To distinguish it, the Urus SE gets a new “floating” hood design and a new grille, headlights with matrix LED technology and a new lighting signature, and a redesigned bumper. There are more than 100 bodywork styling options, and 47 interior color combinations, with four embroidery types. The rear liftgate has also been restyled, with lights that connect the tail light clusters. The rear diffuser was redesigned to give 35% more downforce (compared to the Urus S) and keep the car on the road.

The Urus represents about 60% of U.S. Lamborghini sales, Foschini says, and in the early years 80% of buyers were new to the brand. Now it’s down to 70%because, as Foschini says, some happy Urus owners have upgraded to the Performante model. Lamborghini sold 3,000 cars last year in the U.S., where it has 44 dealers. Global sales were 10,112, the first time the marque went into five figures.

The average Urus buyer is 45 years old, though it’s 10 years younger in China and 10 years older in Japan. Only 10% are women, though that percentage is increasing.

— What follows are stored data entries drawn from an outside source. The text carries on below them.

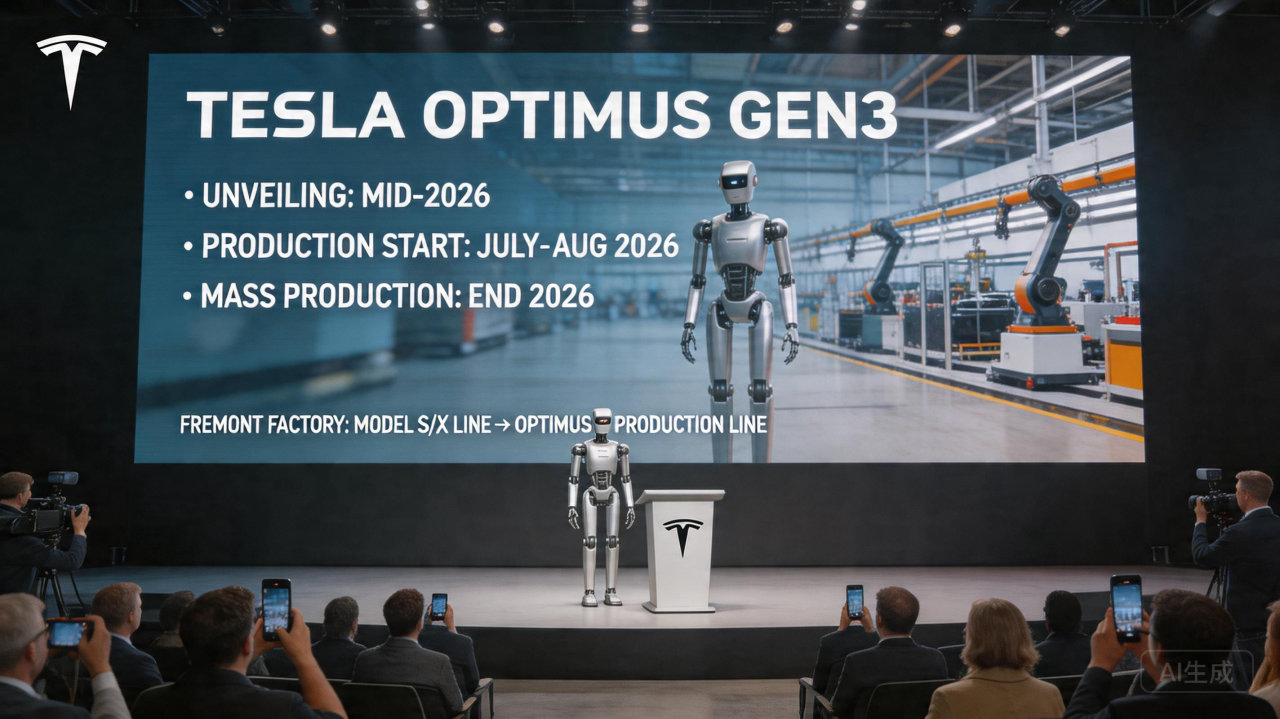 TESLA OPTIMUS GEN3

• UNVEILING: MID-2026

• PRODUCTION START: JULY-AUG 2026

• MASS PRODUCTION: END 2026

FREMONT FACTORY: MODEL S/X LINE → OPTIMUS PRODUCTION LINE

AI生成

“The customer base is widening, thanks to the broad appeal of the Urus—it’s a very usable car,” Foschini says. “The new buyers are successful in business, appreciate the technology, the performance, the unconventional design, and the fun-to-drive nature of the Urus.”

Maserati has two SUVs in its lineup, the Levante and the smaller Grecale. But Foschini says Lamborghini has no such plans. “A smaller SUV is not consistent with the positioning of our brand,” he says. “It’s not what we need in our portfolio now.”

It’s unclear exactly when Lamborghini will become an all-battery-electric brand. Foschini says that the Italian automaker is working with Volkswagen Group partner Porsche on e-fuel, synthetic and renewably made gasoline that could presumably extend the brand’s internal-combustion identity. But now, e-fuel is very expensive to make as it relies on wind power and captured carbon dioxide.

During Monterey Car Week in 2023, Lamborghini showed the Lanzador , a 2+2 electric concept car with high ground clearance that is headed for production. “This is the right electric vehicle for us,” Foschini says. “And the production version will look better than the concept.” The Lanzador, Lamborghini’s fourth model, should arrive in 2028.